So, brogramming is stupid overtly, and causes some problems, but if you tell
people to just stop, a lot of them aren't going to want to. They may not know
how to explain why, but one of the reasons is that brogramming provides them
social rewards (ones that programmers in general are a bit starved for
compared with athletes or even chefs).

You want social change? It needs to be broader. Brogramming is a symptom of
something much larger. It's basically a coping mechanism for lonely people.

The most important driver of societal shifts are good ideas. Really high
quality ideas. One type of idea that will help is changes that _make things
better for some and don't create any losers_. Those are pretty easy to get
everyone to agree to and like. But they are hard to come up with. They require
a really good understanding of the situation and incentives and how people
benefit from the behaviors you want them to stop (which normally gets into
even more complicated, larger social structures, which normally touch on
sensitive issues affecting most people).

I might be inclined to try starting somewhere else entirely if I wanted a
large scale societal change. For example a lot of people feel shame regarding
being alone. There are problems with being alone, plus social costs, but then
there is this extra emotional cost that isn't from any actual concrete problem
and even goes beyond the social costs. Help people be more proud of living
alone and spending time alone, and feel good about it instead of bad, and that
will be a step towards changing romantic relationship dynamics. Making
standard romantic relationships a little more optional will enable people to
question them a little more. And, very indirectly, that is a step towards less
sexism or brogramming.

------
petercooper
It is interesting watching this discussion play out.

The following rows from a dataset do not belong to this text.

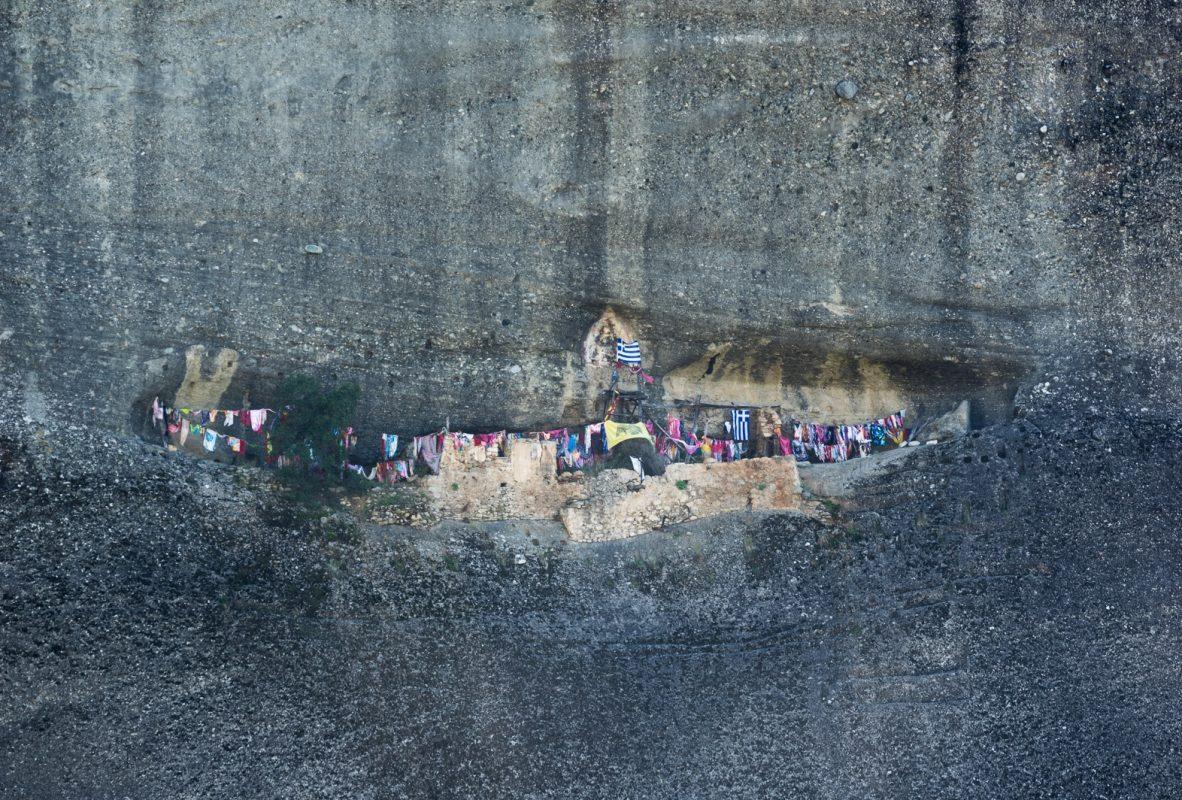 Meteora Cave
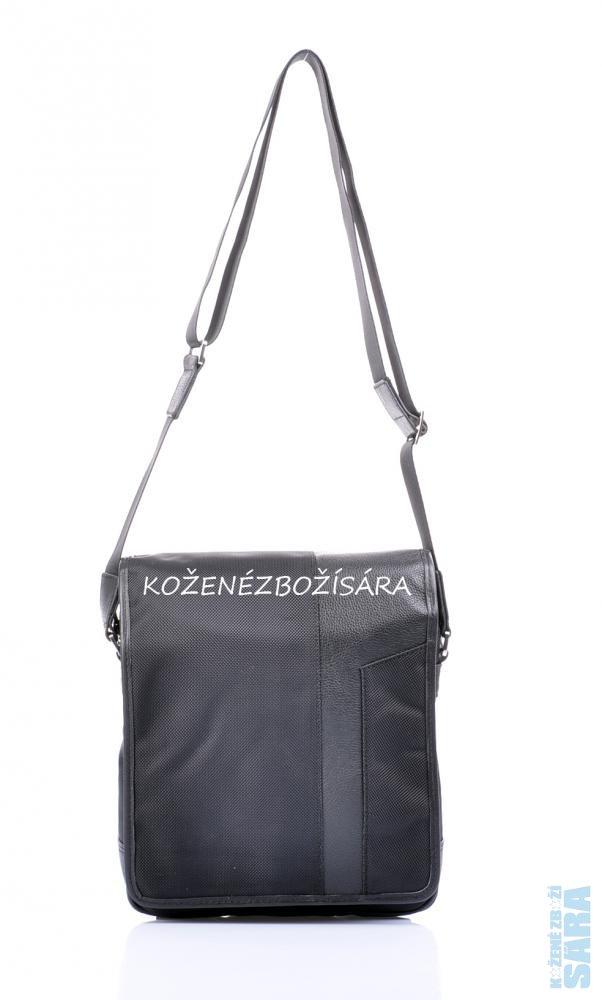 Pánská taška přes rameno 51205 černá - kůže + textil e688a4b91a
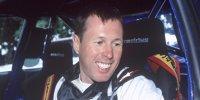 Top 10: Die erfolgreichsten WRC-Fahrer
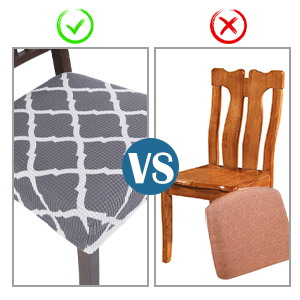 SearchI Chair Seat Covers for Dining Room  Chair Seat Protector Slipcovers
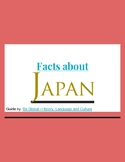 (ASIA GEOGRAPHY) Facts about Japan - Reading Guide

I've been wondering whether people are put off becoming
musicians/writers/artists due to others having sexist stereotypes in their
material. We don't seem to see the same widespread demands for apologies and
desistance in those fields (consider the amount of songs talking about
"bi^ches" and the like) - or do we? But then I realized that we _have_ seen
racism (and homophobia) become taboo in pop culture and the arts, thankfully,
yet sexism is still a free for all. Why?

As idiotic as "brogramming" is (IMHO) and as much as I think software
development _should_ be a semi-academic, tight-knit discipline with
progressive and respectful norms, many of these things causing offense seem to
be misjudged attempts at injecting pop culture. "Brogramming" is on par with
the group "LMFAO" in terms of stupidity and tact, yet LMFAO are not called
upon to apologize or up their game to stop offending people. Why? (Differing
standards for pop culture celebrities vs professionals, maybe? But are some
developers also pop culture celebrities? Tricky.)

Bear in mind this is just armchair sociological analysis, and no opinion of
mine can be derived from these questions (well, other than that brogramming is
a bit silly and that I think we should all treat each other with the respect
we'd also want to receive) :-)

------
driverdan
It was funny when it was just a joke mocking foolishness. It was no longer
funny when people intentionally began doing it.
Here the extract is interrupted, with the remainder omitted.